**Document extract**

# # # # # # #

For very long, possibly interminable, sessions with short key time slots, it might become impractical for the sender to generate the very last key to be used and hash it repeatedly right through to the very first. Instead, the key chain can be started from a practical intermediate point, then during the session, as this intermediate end of the session approaches, another intermediate point can be set from which to start another key chain. There are two ways to achieve this:

the second key chain can be included with the first in an updated, signed session description (cf. late join above);
the end key from the next chain can be included in the last few messages authenticated by the previous key chain, before switching to using the new key chain as soon as the old chain runs out (this would require a way to signal when to switch).

4.7 Deployment with existing protocols

As we have already said, FLAMeS authentication can be applied at any appropriate layer; link, network or application. This specification describes the general scheme, but two further levels of specification are required before it can be used for a particular session.

A specific 'profile' specification is needed to define sizes of protocol fields such as MACs etc. and in order to apply the scheme to a particular scenario. For instance, to define the exact protocol headers when authenticating RTP messages.
Declaration of the fact that FLAMeS was to be used to authenticate a particular session and of the FLAMeS parameters to use in that session.

# # # # # # #

Write out the passage on FLAMeS authentication word for word, starting at "A specific 'profile'" and ending at "authenticating RTP messages.".

**Supplied material**

# # # # # # #

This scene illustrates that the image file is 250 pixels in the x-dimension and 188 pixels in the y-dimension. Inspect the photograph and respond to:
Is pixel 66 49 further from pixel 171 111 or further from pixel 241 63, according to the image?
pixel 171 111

# # # # # # #

**Solution to this task**
A specific 'profile' specification is needed to define sizes of protocol fields such as MACs etc. and in order to apply the scheme to a particular scenario. For instance, to define the exact protocol headers when authenticating RTP messages.